* OBIETTIVO DEL COMPITO
Secondo la recensione di The Third War, in quali luoghi delle nostre metropoli si vedono pattuglie di militari in assetto di guerra? Elencali tutti.

------ TESTO FORNITO ------

Venezia 77 – The Third War (La Troisième Guerre): recensione del film di Giovanni Aloi

La recensione di The Third War (La Troisième Guerre), il film di Giovanni Aloi presentato a Venezia 77 che ci guida nella la tragedia di un ragazzo in divisa.

Ormai da anni siamo abituati a vedere nelle nostre metropoli, di fronte alle ambasciate, in metro o in piazza, pattuglie di militari in assetto di guerra, costretti a dispetto del clima o delle intemperie a fare ciò che si vede per tutti i 90 minuti di The Third War (La troisiéme guerre): aspettare.
Sven Hassel scriveva che un soldato passa metà della sua vita ad aspettare. Ma ad aspettare che cosa? Il mondo militare è certamente molto cambiato, negli ultimi due decenni almeno, con un professionismo che ha sostituito la dimensione della leva in quasi tutti i paesi occidentali.

------ MATERIALE FORNITO ------

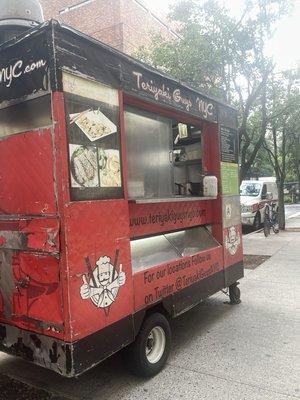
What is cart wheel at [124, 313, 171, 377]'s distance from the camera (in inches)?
151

------

* RISPOSTA
- di fronte alle ambasciate
- in metro
- in piazza